We ate brunch at a spot in Brooklyn around the corner from BFF. Brunch was delish but my company even more so. He made me laugh, he made me smile and blush and he made me frown. He has a girlfriend. Its a long-distance thing. Boooooo! The purpose of brunch was so that he could add me to his company for this webseries he wants to do. I agreed. I need more film work and really...when the person asking is THAT charming, how can you refuse? We met up with BFF for a minute. He made us laugh. We left BFF and then I left him. I got a hot chocolate from the local cafe. Ran into a makeup artist friend who was face-painting kids. Messed with her for a little bit. Went home.
I've had my intern for 2 weeks and *sigh*...she might don't make it. I can't deal with younger workers with no job experience. They always have an issue. I went through a lot with Namesake, my last intern who had a new issue every day.
I've been reading a lot of self-development books lately. "Eat.Pray.Love." was really intense. Jaded was kind enough to send me "One Day My Soul Just Opened Up" by Iyanla Vanzant and Editor, who thinks I'm too nice with the men-folk gave me "Why Men Love Bitches," which despite its title has set me straight on some mistakes I've been making. I know all these books have popped up in my life for a reason...it all feels so heady.
I don't feel like my adequate, efficient, self-assured self. Most have blamed The Nigerian and breaking my celibacy but I think even without that whole fiasco, I would be in the same place.
RastaMan joked with me that 1 person can really mess up your life or complete you. You don't know which until they've done their damage. This is true, yes..but where do we lay in the whole mess? Where and when do we weigh our actions in the equation?
Anyway...I'm not in the space that I want to be in and I asked God for guidance and these books popped up out of nowhere. The message is clear...if you want to be this type of woman so badly, work for it. The work is hard. I've basically been doing it all wrong and what is required of me is that I dig deep into places where I've shied away from and deal with the root causes of where this STUFF comes from. Also, things that were ok aren't okay anymore...thus, a lot of stuff with my mom has been coming up. I'm feeling like she's the reason why I have this superwoman cape on all the time. Some time around the age I really needed some development in my womanhood...she kind of threw up her hands and was like..."I'm incapable of seeing you as a person separate from my identity. I'm incapable of being selfless enough to listen with my ears, heart and maturity. I'm incapable of being nurturing. I'm incapable of making you feel safe with me." and I said, ok...that's fine. I'll raise myself. In her mind, she's like...well, I gave you shelter, heat, food and clothes...that should be enough. Sadly, it isn't.
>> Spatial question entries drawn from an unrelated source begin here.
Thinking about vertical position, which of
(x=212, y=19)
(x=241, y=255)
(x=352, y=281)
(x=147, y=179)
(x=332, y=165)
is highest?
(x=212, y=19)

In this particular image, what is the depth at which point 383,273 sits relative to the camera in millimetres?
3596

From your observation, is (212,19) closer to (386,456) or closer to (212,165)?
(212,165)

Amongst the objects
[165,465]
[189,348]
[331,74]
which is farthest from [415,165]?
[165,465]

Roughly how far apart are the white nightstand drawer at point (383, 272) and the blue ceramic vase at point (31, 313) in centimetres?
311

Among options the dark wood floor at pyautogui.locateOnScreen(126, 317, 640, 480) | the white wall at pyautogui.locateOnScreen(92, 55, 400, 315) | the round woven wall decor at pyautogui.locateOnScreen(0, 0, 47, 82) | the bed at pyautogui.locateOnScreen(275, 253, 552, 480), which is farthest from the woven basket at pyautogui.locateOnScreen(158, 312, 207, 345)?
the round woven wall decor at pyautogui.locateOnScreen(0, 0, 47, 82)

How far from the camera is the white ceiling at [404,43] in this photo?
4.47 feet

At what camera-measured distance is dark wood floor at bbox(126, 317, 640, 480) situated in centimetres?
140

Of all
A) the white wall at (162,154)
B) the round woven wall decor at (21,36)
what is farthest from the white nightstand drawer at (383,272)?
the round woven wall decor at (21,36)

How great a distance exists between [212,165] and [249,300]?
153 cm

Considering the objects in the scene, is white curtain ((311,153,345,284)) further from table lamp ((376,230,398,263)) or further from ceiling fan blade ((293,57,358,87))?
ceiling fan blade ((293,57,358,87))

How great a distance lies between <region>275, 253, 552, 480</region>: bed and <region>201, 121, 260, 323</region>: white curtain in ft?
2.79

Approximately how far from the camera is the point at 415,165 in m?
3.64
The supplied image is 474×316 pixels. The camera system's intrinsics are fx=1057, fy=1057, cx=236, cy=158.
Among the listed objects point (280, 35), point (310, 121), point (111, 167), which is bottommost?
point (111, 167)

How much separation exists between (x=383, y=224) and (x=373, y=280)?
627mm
And now, I'm so vulnerable and the only people that see it are men with significant others and you guys who read my blog.
I mean really, what can anyone do to help me? I told BFF a few weeks ago..."I'm really having a tough time. I'm depressed." We spent maybe 15 minutes talking about it and that was it. I fought my way out of that depression and now I'm in limbo again...not happy. Not sad. Just trying to make "something" happen.
And so.......here we are and I'm forced like I said earlier to see where I went wrong and somehowp fix myself. Thing is, I am so...tired.